All lines from the one containing "class: Reptilia" to the final line of the material should be retyped exactly. Nothing else belongs in the response.

---- SUPPLIED DATA

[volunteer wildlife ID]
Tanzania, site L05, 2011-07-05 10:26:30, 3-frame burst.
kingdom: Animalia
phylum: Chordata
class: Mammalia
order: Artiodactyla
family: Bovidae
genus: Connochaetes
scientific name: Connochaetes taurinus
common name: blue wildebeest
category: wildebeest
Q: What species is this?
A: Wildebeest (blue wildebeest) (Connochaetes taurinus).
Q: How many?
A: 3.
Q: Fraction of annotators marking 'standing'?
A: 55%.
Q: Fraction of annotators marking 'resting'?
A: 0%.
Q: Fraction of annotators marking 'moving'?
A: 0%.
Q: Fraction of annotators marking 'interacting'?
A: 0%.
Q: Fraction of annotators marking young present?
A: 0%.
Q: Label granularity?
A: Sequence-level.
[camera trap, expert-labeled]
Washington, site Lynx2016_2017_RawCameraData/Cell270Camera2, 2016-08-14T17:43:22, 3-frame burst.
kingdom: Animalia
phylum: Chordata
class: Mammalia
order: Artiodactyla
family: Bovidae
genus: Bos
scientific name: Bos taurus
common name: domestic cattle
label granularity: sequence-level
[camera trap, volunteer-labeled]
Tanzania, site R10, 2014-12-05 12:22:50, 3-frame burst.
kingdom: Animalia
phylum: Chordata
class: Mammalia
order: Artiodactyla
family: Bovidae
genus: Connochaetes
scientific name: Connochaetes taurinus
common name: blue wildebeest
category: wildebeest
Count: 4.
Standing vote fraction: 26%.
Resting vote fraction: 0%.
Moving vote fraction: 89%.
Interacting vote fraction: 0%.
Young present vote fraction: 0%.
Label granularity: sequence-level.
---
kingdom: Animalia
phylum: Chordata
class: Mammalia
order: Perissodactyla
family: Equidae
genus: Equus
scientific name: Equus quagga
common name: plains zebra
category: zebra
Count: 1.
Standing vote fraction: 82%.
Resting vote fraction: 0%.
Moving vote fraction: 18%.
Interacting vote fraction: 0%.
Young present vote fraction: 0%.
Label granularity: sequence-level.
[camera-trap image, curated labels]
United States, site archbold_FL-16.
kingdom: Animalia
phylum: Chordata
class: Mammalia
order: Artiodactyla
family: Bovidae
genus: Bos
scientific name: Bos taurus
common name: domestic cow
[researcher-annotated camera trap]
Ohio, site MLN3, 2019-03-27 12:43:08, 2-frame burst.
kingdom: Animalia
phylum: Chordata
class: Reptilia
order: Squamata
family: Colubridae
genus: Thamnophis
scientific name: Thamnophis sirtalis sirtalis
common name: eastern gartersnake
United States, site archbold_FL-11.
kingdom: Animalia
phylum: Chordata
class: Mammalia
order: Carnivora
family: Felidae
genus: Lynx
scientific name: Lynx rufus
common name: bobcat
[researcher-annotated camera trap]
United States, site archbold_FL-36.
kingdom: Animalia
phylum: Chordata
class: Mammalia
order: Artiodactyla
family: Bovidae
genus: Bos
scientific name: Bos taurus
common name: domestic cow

--------

WRITTEN REPLY:
class: Reptilia
order: Squamata
family: Colubridae
genus: Thamnophis
scientific name: Thamnophis sirtalis sirtalis
common name: eastern gartersnake
United States, site archbold_FL-11.
kingdom: Animalia
phylum: Chordata
class: Mammalia
order: Carnivora
family: Felidae
genus: Lynx
scientific name: Lynx rufus
common name: bobcat
[researcher-annotated camera trap]
United States, site archbold_FL-36.
kingdom: Animalia
phylum: Chordata
class: Mammalia
order: Artiodactyla
family: Bovidae
genus: Bos
scientific name: Bos taurus
common name: domestic cow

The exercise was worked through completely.